Herbie Hancock: African Americans may have had the trappings of their traditional cultures stripped from them, but no one could destroy the heart of their culture. This cultural core was the source of the blues, gospel music and jazz.

Although jazz originated in the African American experience, white musicians immediately began to play it, too. This meant that jazz was a kind of music that could express poetry of life. It revealed the ability of the human spirit to poetically express hardship and the feelings of the heart. It showed that the rhythms of jazz resonated in the hearts of all people.

Wayne Shorter: In that sense, the process that gave rise to jazz probably existed even before the appearance of slavery—that is, the idea that when slavery of any form, during any period, takes away the language of the enslaved, expression finds another path. This reminds me of the phrase “life finds a way” in the movie Jurassic Park. No matter the system of slavery or how it inhibits human expression, an alternative means of expression will always be found as an outlet for the creative impulse.

Founder: Yes, that’s true. It illustrates the profoundly dynamic principle of all life—that is, the symbiosis between challenge and response, between adversity and development, and between hardship and creativity.
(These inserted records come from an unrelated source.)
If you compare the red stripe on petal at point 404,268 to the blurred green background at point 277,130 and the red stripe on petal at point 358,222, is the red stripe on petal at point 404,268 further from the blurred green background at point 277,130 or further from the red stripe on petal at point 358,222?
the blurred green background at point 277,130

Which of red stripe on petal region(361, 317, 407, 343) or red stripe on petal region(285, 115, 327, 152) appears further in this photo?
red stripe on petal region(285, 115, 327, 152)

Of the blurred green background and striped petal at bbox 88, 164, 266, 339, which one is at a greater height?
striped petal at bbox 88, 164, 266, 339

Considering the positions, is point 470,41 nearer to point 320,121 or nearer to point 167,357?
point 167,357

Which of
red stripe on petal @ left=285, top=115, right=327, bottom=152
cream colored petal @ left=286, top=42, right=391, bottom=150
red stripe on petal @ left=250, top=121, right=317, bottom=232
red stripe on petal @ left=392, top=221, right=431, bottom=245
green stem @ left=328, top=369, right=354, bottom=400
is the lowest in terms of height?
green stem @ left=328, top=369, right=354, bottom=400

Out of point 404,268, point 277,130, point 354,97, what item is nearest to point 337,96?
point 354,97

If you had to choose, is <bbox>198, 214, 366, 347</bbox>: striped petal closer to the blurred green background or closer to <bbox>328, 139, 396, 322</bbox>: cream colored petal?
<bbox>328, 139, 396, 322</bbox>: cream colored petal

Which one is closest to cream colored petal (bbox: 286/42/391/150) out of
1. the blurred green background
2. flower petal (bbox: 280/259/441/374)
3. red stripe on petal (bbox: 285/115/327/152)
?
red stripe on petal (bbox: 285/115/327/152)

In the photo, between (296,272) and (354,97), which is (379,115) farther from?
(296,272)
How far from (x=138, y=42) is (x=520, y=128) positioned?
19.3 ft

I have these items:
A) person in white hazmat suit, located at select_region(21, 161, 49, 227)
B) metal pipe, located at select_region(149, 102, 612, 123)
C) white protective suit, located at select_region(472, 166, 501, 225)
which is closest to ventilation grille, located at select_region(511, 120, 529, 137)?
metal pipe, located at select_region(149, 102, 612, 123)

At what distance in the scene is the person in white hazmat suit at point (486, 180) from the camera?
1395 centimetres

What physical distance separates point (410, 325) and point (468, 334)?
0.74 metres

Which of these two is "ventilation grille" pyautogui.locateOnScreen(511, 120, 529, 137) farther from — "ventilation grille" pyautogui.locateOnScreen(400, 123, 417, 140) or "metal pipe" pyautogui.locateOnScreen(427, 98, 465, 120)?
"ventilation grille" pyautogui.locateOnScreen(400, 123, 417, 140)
One does not make rapid progress in life by sitting idly and enjoying favorable circumstances. Whether it is an individual, an organization, an ethnic group or a culture, it is in the midst of enduring extreme pressure and fighting back with all one’s might that one achieves true progress in life. Those with an indomitable spirit who face adverse circumstances and overcome hardships proudly are able to raise their voices in a thunderous cheer of victory. I would say that jazz represents this celebration of the human spirit.